■ What you will do ■
Reproduce the data verbatim, starting at the line containing "Does the scene" and ending at the line containing "Answer: (x=383, y=365), (x=162, y=373), (x=427, y=52)", both included.
— Start of Supplied data —
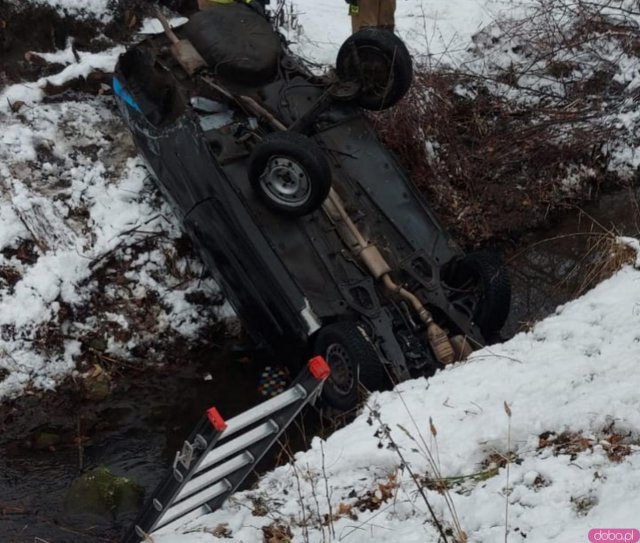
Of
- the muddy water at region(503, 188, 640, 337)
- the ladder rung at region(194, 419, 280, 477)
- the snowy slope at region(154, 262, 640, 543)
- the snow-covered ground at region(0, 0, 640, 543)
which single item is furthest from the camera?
— End of Supplied data —
— Start of Supplied data —
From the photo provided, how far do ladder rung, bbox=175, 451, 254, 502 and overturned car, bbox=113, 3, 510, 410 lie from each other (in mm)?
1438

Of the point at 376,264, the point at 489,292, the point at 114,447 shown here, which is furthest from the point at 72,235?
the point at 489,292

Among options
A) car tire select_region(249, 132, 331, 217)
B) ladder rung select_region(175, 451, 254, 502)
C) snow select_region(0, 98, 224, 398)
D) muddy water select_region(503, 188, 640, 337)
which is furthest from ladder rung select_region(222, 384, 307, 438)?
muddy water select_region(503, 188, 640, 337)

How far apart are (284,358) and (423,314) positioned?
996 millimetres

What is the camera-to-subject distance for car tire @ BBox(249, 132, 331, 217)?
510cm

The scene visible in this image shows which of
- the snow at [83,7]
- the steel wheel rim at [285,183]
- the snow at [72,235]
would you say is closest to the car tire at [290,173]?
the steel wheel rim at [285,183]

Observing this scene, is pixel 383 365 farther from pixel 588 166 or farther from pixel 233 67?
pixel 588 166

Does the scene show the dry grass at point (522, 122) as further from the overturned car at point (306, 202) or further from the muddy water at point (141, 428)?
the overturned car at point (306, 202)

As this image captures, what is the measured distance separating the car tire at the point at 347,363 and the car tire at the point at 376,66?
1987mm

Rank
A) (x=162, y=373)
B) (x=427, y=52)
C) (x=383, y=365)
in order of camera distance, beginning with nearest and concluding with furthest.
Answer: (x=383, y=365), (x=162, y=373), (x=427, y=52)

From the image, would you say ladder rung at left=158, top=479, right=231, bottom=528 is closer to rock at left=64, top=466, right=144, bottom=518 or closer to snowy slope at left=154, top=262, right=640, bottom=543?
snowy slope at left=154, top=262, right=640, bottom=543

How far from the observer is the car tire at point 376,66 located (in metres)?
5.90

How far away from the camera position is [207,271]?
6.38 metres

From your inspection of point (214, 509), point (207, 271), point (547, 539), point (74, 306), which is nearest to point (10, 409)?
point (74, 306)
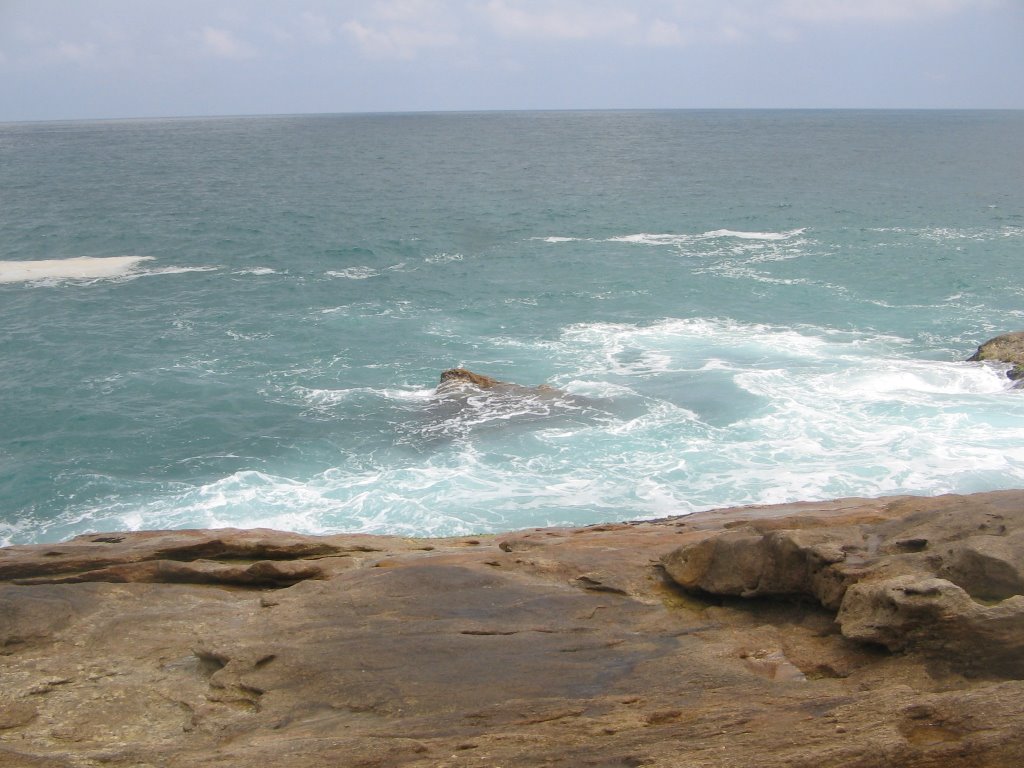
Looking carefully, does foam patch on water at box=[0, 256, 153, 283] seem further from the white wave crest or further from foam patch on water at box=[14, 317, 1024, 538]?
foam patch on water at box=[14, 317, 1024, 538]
— End of Supplied data —
■ Task output ■
Does the scene show the dry grass at point (522, 122) as further from the overturned car at point (306, 202) or further from the muddy water at point (141, 428)?
the overturned car at point (306, 202)

As this image captures, what is the measured distance separating the car tire at the point at 347,363 and the car tire at the point at 376,66?
1987mm

Rank
A) (x=162, y=373)
B) (x=427, y=52)
C) (x=383, y=365)
in order of camera distance, beginning with nearest and concluding with furthest.
Answer: (x=383, y=365), (x=162, y=373), (x=427, y=52)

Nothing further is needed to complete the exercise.